Yours, Eternally

 Isvi Mishra

It was odd seeing his fingers lie so still. All Julia had seen those fingers do was poise their elegant selves on the strings. A voice inside her head had her convinced that if she placed his violin on those hands, his pale fingers would come alive. One look at the casket, however, had her mind reeling. He wasn’t going to play for her anymore.

It was a plain casket, inky-black, just like his violin case. She looked at his calm face and the wrinkles around his eyes, coloured in dark circles. He was clad in his wedding suit. Julia wondered if it was on purpose; the casket and his dead body paid homage to his violin and her mother. She felt sick. She had known for a while. She had tried to help too. But you can only read one’s mind so much.

“Do you see, Julia?” Mark had his violin tucked under his chin, his fingers in position on the strings. He wiggled his ring finger. “The third finger never moves. It stays right where it’s supposed to be on the A-string.” Julia nodded along but her focus kept shifting to the wedding ring her dad insisted on wearing. He picked up the bow again and his arm moved up and down as he grazed the bow on the violin strings. His fingers on the fingerboard changed positions in tandem with the tune.
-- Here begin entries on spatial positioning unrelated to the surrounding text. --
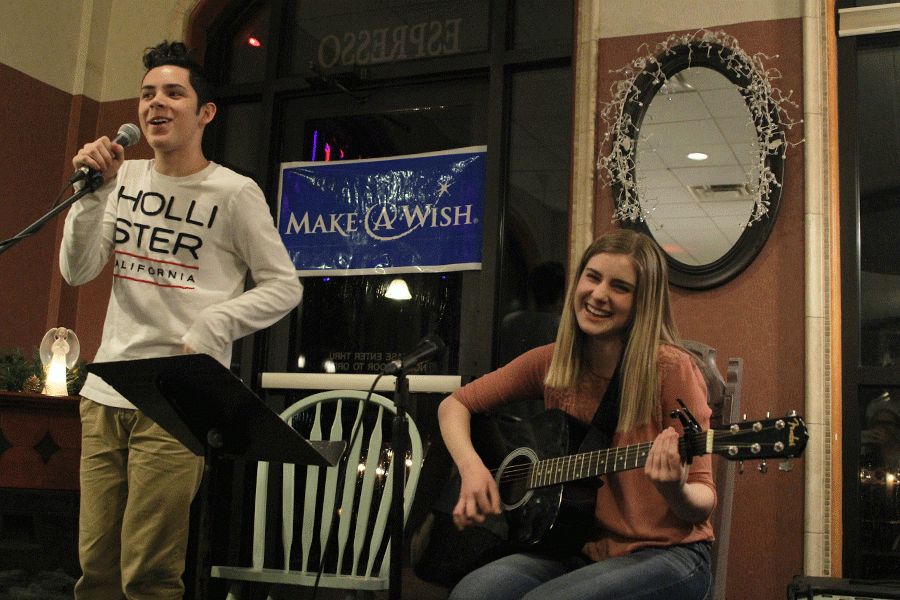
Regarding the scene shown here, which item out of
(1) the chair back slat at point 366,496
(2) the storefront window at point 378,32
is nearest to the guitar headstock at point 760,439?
(1) the chair back slat at point 366,496

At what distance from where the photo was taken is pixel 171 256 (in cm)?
204

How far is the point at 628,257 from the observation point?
2.01m

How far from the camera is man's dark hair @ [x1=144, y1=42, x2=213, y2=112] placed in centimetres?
215

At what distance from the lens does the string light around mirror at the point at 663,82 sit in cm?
288

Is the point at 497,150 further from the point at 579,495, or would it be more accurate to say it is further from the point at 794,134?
the point at 579,495

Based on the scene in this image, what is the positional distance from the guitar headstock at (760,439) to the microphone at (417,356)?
2.13 feet

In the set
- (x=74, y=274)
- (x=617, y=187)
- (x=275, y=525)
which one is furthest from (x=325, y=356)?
(x=74, y=274)

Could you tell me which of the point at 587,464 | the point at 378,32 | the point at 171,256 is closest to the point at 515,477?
the point at 587,464

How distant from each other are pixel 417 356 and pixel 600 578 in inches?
24.2

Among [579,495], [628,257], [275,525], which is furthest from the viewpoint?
[275,525]

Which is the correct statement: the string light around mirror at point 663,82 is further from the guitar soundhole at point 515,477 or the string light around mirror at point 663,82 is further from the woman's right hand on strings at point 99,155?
the woman's right hand on strings at point 99,155

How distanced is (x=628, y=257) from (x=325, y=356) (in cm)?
207

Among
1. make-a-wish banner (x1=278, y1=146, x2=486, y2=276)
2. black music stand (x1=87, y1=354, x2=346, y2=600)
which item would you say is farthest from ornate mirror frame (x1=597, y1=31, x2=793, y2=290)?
black music stand (x1=87, y1=354, x2=346, y2=600)

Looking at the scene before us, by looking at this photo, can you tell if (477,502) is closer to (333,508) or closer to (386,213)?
(333,508)
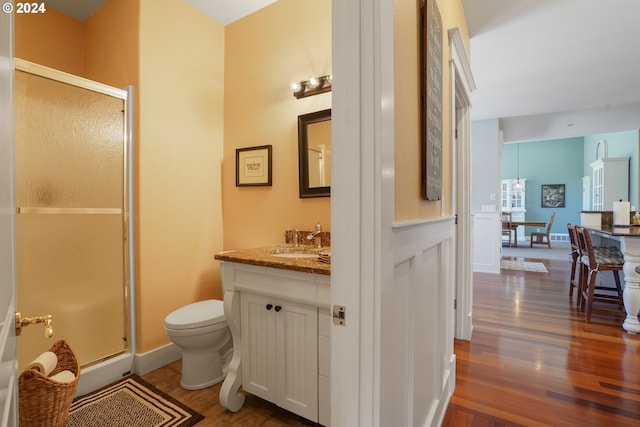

Julia swayed with the sombre melody, concentrating hard on how his fingers moved from one string to another as quick as his bow did. He was one with the music. Those few moments when he would play, she believed, were the moments they bonded the strongest.

“Why do you press your little finger on the E-string? It’s an open string on the melody. You don’t need to do that.” Julia chuckled as Mark set his bow down.

“If you trust your body enough, you can make it do whatever you want, Julia.” His eyes beamed at her in a way his lips couldn’t. “Your little finger is weak and people don’t prefer playing the violin with it but I believe that you should. Trust yourself with your violin. Always let your fingers move comfortably on it. Only then will it obey you. If you will, you can do anything. Always remember that, honey. Always trust yourself.”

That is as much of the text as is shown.